Von ihrem ersten Gedanken, eine Wohngruppe für Demenzkranke zu starten, bis zur tatsächlichen Belegung der ersten Wohngruppe vergingen immerhin vier Jahre. Im Jahr 2006 wurde zuerst der Verein "Lebensfreude ERHalten" gegründet. Es folgen viele, viele Versammlungen, Gespräche, Briefe und Zuschussanträge, bevor diese erste Wohngruppe für Demenzkranke langsam Formen annahm.

Meist im Heim

Erste Hürde: "Demenzkranke brauchen eine 24-Stunden-Versorgung". Wer eine solche Betreuung benötigt, geht "normalerweise in ein Pflegeheim".

Nicht so in Höchstadt: Die Pioniertat bestand darin, erstmalig eine 24-Stunden-Versorgung im ambulanten Bereich organisieren zu wollen. Rosi Schmitt suchte Mitstreiter, auch Lokalprominenz wie Bürgermeister Gerald Brehm und den damaligen Landrat Eberhard Irrlinger. "Wir wollten kein Kleinstheim" werden. Denn dann wäre die Idee von einer selbstbestimmten Wohngemeinschaft von vornherein gescheitert.

> [Zu beantwortende Fragen]
1 > Übertrage diesen Satz aus dem Textabschnitt über die Wohngruppe für Demenzkranke ins Englische: „Im Jahr 2006 wurde zuerst der Verein ‚Lebensfreude ERHalten‘ gegründet.“
2 > Schreibe den Textabschnitt über die Höchstadter Wohngruppe für Demenzkranke im Anschluss an seinen letzten Satz weiter.

> [Angaben zum Material]
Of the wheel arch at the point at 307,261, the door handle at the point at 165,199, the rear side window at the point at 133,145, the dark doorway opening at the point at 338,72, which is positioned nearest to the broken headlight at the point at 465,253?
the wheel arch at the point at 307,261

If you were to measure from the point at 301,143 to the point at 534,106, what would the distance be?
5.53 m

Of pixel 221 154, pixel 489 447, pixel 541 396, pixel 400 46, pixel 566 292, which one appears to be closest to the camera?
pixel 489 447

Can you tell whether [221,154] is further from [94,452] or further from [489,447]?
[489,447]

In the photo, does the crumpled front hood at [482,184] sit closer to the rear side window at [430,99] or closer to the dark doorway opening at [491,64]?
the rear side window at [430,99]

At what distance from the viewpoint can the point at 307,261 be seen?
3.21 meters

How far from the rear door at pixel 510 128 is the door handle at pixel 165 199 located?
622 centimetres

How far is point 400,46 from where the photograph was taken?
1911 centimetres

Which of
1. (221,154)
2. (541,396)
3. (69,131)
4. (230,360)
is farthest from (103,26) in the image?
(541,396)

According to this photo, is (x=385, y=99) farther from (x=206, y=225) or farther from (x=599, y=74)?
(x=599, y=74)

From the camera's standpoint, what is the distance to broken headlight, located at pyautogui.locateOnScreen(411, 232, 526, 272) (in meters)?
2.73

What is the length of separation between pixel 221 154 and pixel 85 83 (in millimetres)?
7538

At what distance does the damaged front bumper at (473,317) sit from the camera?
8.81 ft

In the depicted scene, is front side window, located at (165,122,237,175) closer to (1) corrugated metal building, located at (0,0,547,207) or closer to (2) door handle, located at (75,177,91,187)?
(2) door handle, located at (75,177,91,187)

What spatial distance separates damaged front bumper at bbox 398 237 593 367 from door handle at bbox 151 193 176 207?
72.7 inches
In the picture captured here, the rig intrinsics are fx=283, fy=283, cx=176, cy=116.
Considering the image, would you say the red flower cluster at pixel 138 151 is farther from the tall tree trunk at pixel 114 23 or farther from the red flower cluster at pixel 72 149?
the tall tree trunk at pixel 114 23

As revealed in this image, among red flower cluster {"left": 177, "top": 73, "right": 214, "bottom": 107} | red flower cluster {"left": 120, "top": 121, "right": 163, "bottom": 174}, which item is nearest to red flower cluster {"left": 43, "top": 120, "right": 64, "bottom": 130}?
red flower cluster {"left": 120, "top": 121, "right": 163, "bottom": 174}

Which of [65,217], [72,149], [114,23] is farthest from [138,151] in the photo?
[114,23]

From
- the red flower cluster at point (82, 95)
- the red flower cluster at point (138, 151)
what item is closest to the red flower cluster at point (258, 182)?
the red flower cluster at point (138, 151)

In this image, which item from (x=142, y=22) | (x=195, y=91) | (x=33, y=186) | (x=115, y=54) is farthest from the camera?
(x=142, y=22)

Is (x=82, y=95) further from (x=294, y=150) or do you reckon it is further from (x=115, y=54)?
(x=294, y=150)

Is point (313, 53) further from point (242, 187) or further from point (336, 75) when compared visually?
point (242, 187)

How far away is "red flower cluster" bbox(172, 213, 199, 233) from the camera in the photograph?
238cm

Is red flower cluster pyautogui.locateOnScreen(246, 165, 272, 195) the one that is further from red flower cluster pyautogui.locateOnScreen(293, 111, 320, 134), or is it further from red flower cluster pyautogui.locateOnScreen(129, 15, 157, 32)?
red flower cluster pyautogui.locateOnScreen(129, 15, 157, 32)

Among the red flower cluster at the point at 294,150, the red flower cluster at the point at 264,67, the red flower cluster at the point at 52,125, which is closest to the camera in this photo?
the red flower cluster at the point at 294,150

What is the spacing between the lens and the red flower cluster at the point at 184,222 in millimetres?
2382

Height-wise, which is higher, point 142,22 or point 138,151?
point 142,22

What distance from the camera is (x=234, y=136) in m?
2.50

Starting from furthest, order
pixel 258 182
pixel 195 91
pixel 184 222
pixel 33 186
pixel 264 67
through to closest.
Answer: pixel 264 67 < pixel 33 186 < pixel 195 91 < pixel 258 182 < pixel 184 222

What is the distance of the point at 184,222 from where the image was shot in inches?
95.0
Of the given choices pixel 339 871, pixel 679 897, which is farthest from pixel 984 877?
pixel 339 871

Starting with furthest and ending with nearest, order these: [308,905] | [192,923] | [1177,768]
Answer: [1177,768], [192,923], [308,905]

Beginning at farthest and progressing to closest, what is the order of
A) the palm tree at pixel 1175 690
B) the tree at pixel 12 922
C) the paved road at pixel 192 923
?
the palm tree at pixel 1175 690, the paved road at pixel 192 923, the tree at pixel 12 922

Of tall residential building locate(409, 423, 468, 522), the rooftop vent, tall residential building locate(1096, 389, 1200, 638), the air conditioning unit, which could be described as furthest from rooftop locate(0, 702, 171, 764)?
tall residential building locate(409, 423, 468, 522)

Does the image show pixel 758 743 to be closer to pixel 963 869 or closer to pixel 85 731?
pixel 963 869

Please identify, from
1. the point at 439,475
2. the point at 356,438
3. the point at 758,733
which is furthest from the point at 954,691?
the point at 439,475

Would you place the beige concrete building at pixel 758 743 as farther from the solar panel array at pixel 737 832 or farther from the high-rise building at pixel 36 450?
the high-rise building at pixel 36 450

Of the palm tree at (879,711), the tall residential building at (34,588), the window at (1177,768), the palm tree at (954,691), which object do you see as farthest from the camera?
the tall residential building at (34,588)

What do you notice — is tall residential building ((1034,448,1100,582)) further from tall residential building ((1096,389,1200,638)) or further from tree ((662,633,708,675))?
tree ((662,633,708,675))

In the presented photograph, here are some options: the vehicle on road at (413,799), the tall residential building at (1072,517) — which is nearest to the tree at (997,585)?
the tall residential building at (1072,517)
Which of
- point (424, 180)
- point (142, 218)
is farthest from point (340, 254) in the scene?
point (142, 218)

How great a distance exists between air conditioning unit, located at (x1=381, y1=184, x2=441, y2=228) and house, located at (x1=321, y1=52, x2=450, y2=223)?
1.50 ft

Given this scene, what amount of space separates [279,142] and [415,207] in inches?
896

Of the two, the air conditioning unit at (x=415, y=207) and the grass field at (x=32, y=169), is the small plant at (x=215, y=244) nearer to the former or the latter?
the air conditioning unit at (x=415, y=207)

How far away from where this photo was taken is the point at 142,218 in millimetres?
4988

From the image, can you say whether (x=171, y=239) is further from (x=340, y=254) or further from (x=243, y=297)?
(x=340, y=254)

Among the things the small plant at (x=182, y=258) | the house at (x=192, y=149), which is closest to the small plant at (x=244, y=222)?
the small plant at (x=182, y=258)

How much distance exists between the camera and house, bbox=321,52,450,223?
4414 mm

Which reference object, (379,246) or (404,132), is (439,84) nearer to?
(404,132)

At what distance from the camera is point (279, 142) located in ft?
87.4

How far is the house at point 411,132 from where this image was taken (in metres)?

> [Antworten je Aufgabe]
1 > In 2006, the association "Lebensfreude ERHalten" was founded first.

2 >
Unumwunden gibt Rosi Schmitt zu: "Wir waren ja alle Laien." Und als solche mussten sie "durch eine harte Schule gehen", um in einem denkmalgeschützten Gebäude eine Wohngemeinschaft für Demenzkranke einzurichten. Insgesamt weist das schmucke Gebäude mit schönem Apfelbaum-garten, weißen Wänden und dunkelrot abgesetzten Fenster-Umrahmen eine Wohnfläche von 480 Quadratmetern auf. Zentraler Anlaufpunkt ist die Wohnküche mit rund 80 Quadratmetern Fläche und dem ockerwarm leuchtenden Fußboden. Als der Reporterblick auf den Aufzug im Hintergrund fällt, ergänzt Schmitt: "Noch in der Planungsphase wurde der Aufzug zusätzlich vorgesehen." Ein Treppenlift alleine hätte niemals für die 70 bis 90 Jahre alten WG-Bewohner ausgereicht, so ihre Erfahrung seit 2010.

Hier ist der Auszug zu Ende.